Вот здесь и возникает вопрос в том, что бы пойти на конфликт с судом и заявить о нарушении со стороны судьи не в отсутствии присяжных, а в их присутствии.
Внепроцессуальные конфликты могут быть различны по интенсивности и продолжительности, по кругу вовлеченных в них лиц, по причинам и последствиям. Бывают конфликты растягивающиеся на весь процесс и выливающиеся в каждодневное препирательство судьи и адвоката, но так же существуют ситуации, когда конфликт протекает молниеносно. Так, одной из типичных форм такого конфликта является заявление стороны защиты о недозволенных методах получения от подсудимого «чистосердечных признаний». Само по себе такое заявление делается в минимальные временные рамки, в результате чего, сторона обвинения и суд не успевают заблаговременно на это среагировать. Таким образом ко времени «ответных действий» со стороны суда, стороной защиты поставленная цель уже выполнена и продолжение этого конфликта для стороны защиты смысла и значения не имеет. Однако если сторона защиты успокоилась, это не значит, что суд ей это «забудет». Само развитие конфликта зависит от решимости сторон идти «до конца» в своем решении. Естественно, что приемы и методы применяемые сторонами тем решительнее и обширнее, чем выше интенсивность конфликта. В итоге самым радикальным приемом суда является удаление адвоката из зала суда.
Впрочем, разработка их классификаций вряд ли будет иметь серьезное практическое значение, а раз так, то оставим эту деятельность теоретикам и займемся более полезными вопросами.
Причины внепроцессуальных конфликтов
Теперь пришло время сказать несколько слов о наиболее частых причинах возникновения внепроцессуальных конфликтов. Такие причины, как застарелые обиды сформировавшиеся в других процессах, личные антипатии, либо какие-то совершенно внепроцессуальные факторы, как то опоздание к началу судебного заседания и т.п. в данном случае разбирать не будем, поскольку избежать этих причин конфликта, задача любого мало-мальски ответственного и сознательного адвоката и задумывающегося о своей предстоящей участи подсудимого.
В экономике есть понятие «управление кризисами». То есть для какой то глобальной смены системы, которая невозможна при нормальном, эволюционном развитии, необходимо инициировать кризис. Именно в рамках кризиса, при правильном подходе и контроле его развития возможно добиться требуемых и порой совершенно фантастических изменений. Так вот, конфликт в уголовном процессе, это что-то подобное.
Применительно к позиции стороны защиты, в самом общем виде причины конфликта могут быть следующие:
- Попытка реализации своих законных (или, что уж греха таить- не очень) прав и интересов.

━━━━━━━━━━━━━━━━━━━━━━━━━━━━━━

### [ЧТО НУЖНО СДЕЛАТЬ]
A. Какой прием суда текст о внепроцессуальных конфликтах называет самым радикальным?
B. Перечислите все признаки, по которым, согласно тексту о внепроцессуальных конфликтах, такие конфликты могут различаться.
C. Продолжите текст о внепроцессуальных конфликтах, начав сразу после его последней фразы.

### [РАЗДЕЛ НАБОРА ДАННЫХ]
━━━━━━━━━━━━━━━━━━━━━━━━━━━━━━

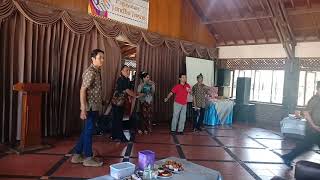 soimun cs,LUNGITING ASMORO(  NISA KCB ) HABIL PTT 14 JULI 2019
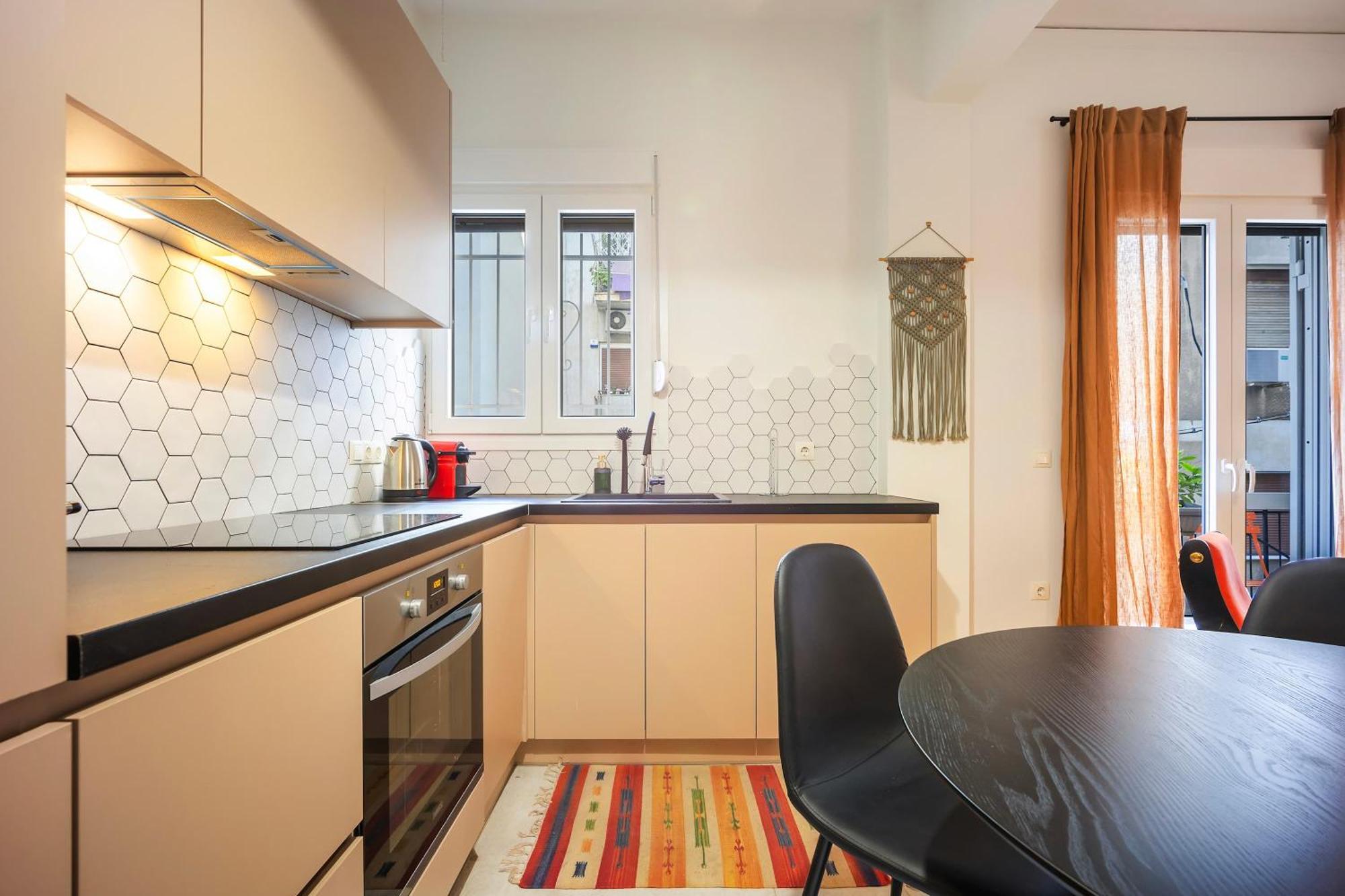 אתונה O&O Group - Eclectic Chic Thissio Apartment מראה חיצוני תמונה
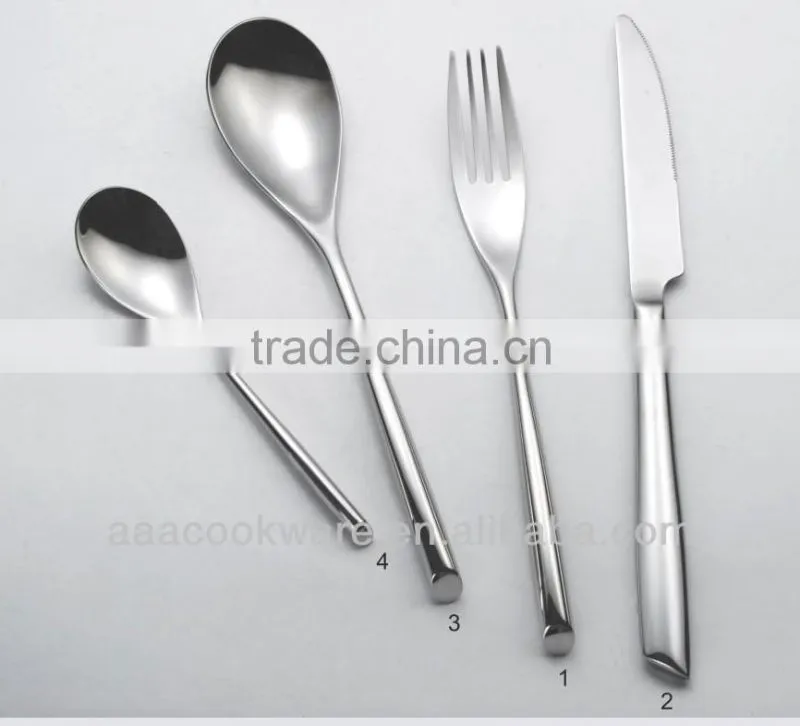 New Products Quality 18/8 Stainless Steel cutlery24pcs Set Available For Wholesale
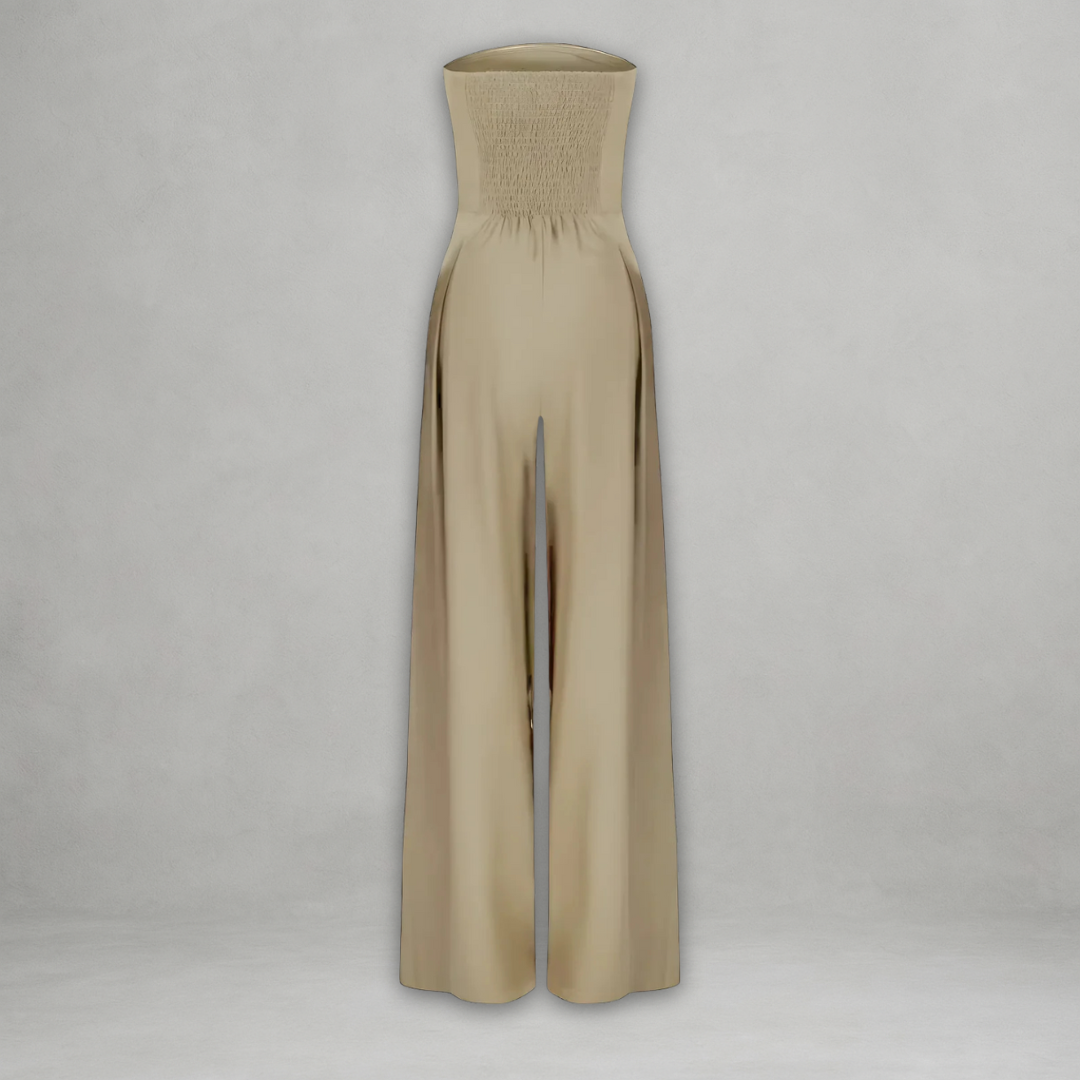 Chloé | Macacão Vestido Elegante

━━━━━━━━━━━━━━━━━━━━━━━━━━━━━━

### [ВАШИ ОТВЕТЫ]
A. Удаление адвоката из зала суда.

B. Интенсивность, продолжительность, круг вовлеченных лиц, причины, последствия.

C.
- Попытка стороны защиты оспорить какие либо действия суда или прокуратуры (либо законные, либо незаконные) что в свою очередь вызывает ответную реакцию суда и прокуратуры.
Использование внепроцессуального конфликта.
Конфликт, в деле с участием присяжных, штука почти неизбежная. Но если конфликта в процессе не удается избежать, то нет ли возможности использовать его на благо защиты? Да, возможно.
Ценность конфликта в уголовном процессе с участием присяжных заседателей состоит в том, что он позволяет «сорвать маски» с лицемеров из числа стороны обвинения и суда. В силу того, что конфликт требует максимального эмоционального накала, у противника очень часто утрачивается контроль не только за эмоциями но и за высказываниями. Вот в такой ситуации и возможны ошибки обвинения и суда, которые заметят и обязательно учтут присяжные заседатели. В то же время стороне защиты нужно уметь «держать удар» и достойно вести себя в любом эмоциональном давлении.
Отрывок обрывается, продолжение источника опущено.